2026 Andrew Carnegie Fellows
Katlyn Marie Carter
Associate Professor of History, University of Notre Dame
Katlyn Marie Carter is associate professor of history at the University of Notre Dame. Her research and teaching focus on the origins of modern democracy through the study of 18th-century political culture and institutions. Her first book, Democracy in Darkness: Secrecy and Transparency in the Age of Revolutions (Yale University Press, 2023), was awarded the Gilbert Chinard Prize from the Society for French Historical Studies. It was also a finalist for the Rodel Institute’s Edwards Book Award, which recognizes outstanding contributions to the understanding and practice of democracy and American politics, and received honorable mention for the Louis Gottschalk Prize for an outstanding historical or critical study on the 18th century.
She has published work on the intellectual and political history of democracy in Past & Present, the Journal of the Early Republic, and French History. She has also written numerous op-eds for The Washington Post, Time, and the Age of Revolutions blog, for which she serves as an editor.

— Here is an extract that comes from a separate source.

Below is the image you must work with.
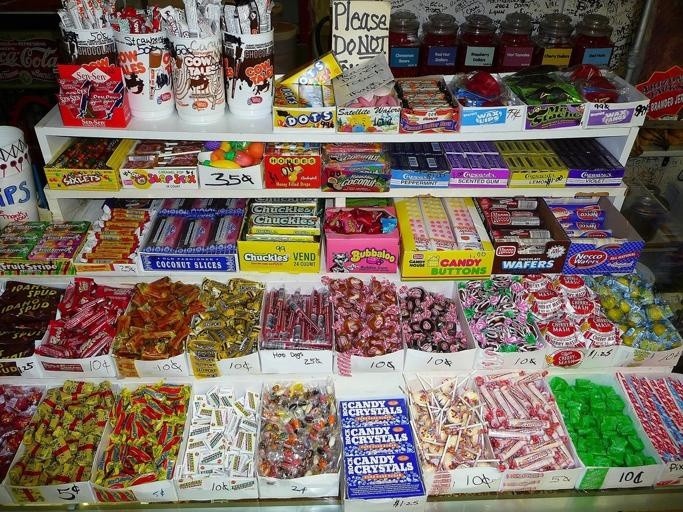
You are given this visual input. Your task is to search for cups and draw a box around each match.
[0,123,40,225]
[60,17,280,125]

Carter’s project, “The Politics of Truth in Early America,” consists of a book and related college course designed to both explain and combat polarization through a focus on its impact on notions of truth in the public sphere. The book will tell the story of why early Americans worried about the truth, how they tried to secure it, and what happened when their efforts fell short. The accompanying course, “The Politics of Truth: A History,” aims to foster historical thinking in order to fight polarization by applying hard questions to the past as a way of breaking rigid political views.